NaNoWriMo Week Two: If the House is on Fire and a Poem
When I was young, my father used to say that the Devil is in the details. I went to college in North Carolina, where the expression was that God is in the details. Whoever is in there, details are important. Why else would supernatural beings reside in them?
But which details, why, when to use them, and how? Too much bogs you down in another writer’s minutia (hello, Caleb Carr), and too few fail to do the job.
Before you open up your WIP, ask yourself, what 3 things matter most to the main characters. You can practice by asking yourself what 3 things you (not your characters) would grab if the house was on fire (for me, it’s dog, cat, laptop).
As you work this week, experiment and practice with detail; it will become your strongest tool in bringing elements of fiction to life. Questions posed to writers help us to leave our non-writing lives behind. We start with what if and then have to get down to brass tacks. Let details be what brings you to the heart of your writing.
How to describe the place around the action? I am working on a scene in the front yard of a house near the woods. I know what the road running by the yard looks like, the exact green of the woods, and that the house’s big front door is not only heavy but painted black.
Is it true that clothes make the man? My glamorous sister proves the answer is yes even in her comfy PJs (they have a distinct insouciance to them). Even I, in my decades old skirt from the GAP, answer in the affirmative. So, as you get your mind into your manuscript, ask yourself, who wears what? How do they feel about it? There is a reason I read Lisa Kleypas’ descriptions of clothes more avidly than her sex scenes. The dresses, with their underskirts, flounces, bodices, and lace cuffs, show me more about romance than the throbbing does.

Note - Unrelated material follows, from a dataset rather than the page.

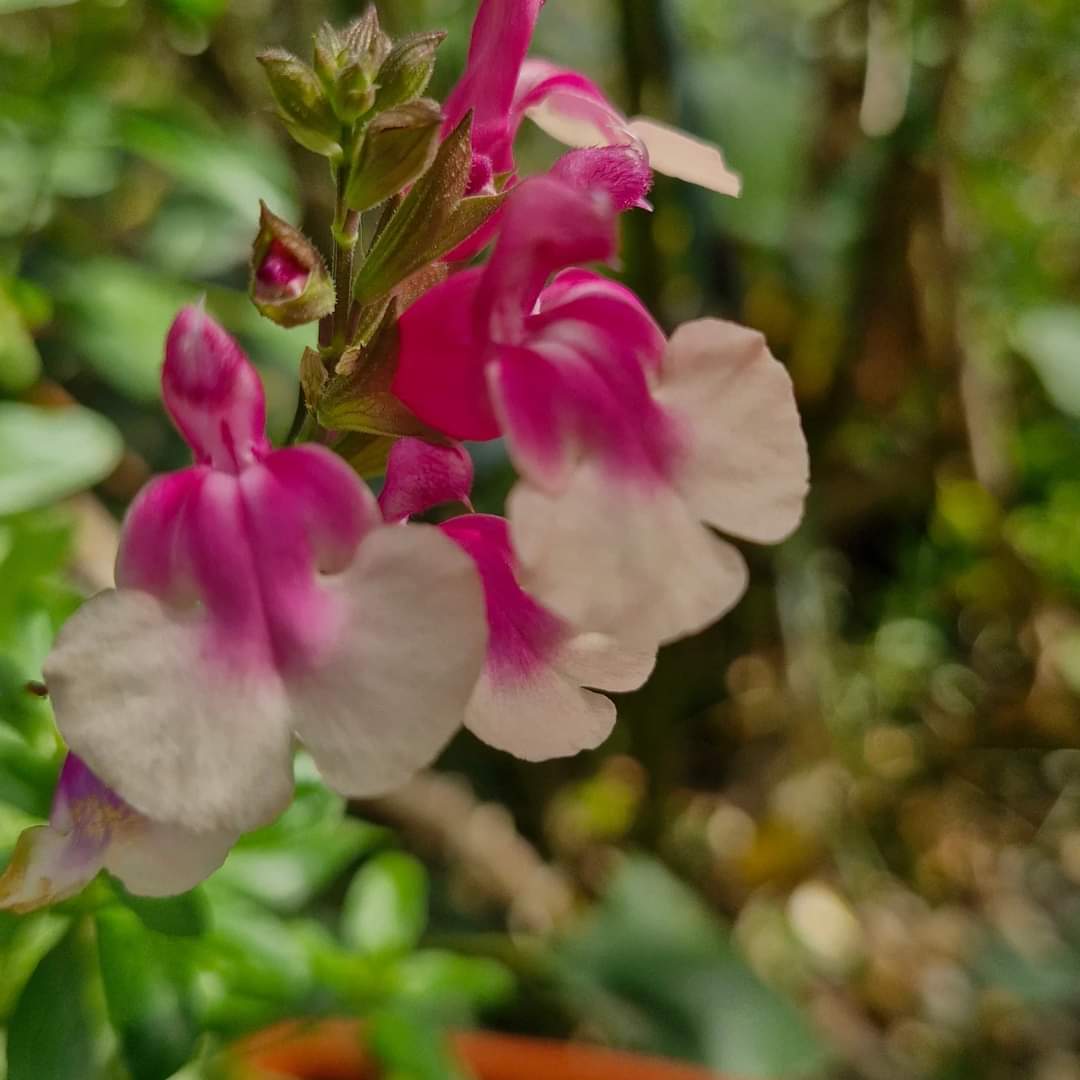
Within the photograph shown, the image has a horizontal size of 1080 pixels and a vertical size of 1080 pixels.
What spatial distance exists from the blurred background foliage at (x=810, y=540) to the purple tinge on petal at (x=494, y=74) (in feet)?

Details about Food. I remember how in City Hall (a movie written by Nora Ephron’s husband) Bridget Fonda’s character ordered a burger and a coke. And, I was like, there is no way that Fonda drinks coke (or eats a burger). Compare Fonda’s meal to the special orders Meg Ryan has in Ephron’s When Harry Met Sally. Or look no further than Louise Penny’s mystery novels. They don’t simply reveal who murdered whom, they lovingly linger over meals with warm bread, butter, and rich coffee. Food matters, so don’t gloss over it.
What 3 things would your characters leave in a fire? For me, it would be the junk drawer, the flameless candles I bought on impulse, and the postcards I’ve saved over the years.
The poem for week two is Hurry by Marie Howe. Howe reminds us of how little is needed to build a narrative, but also how much a story can break your heart.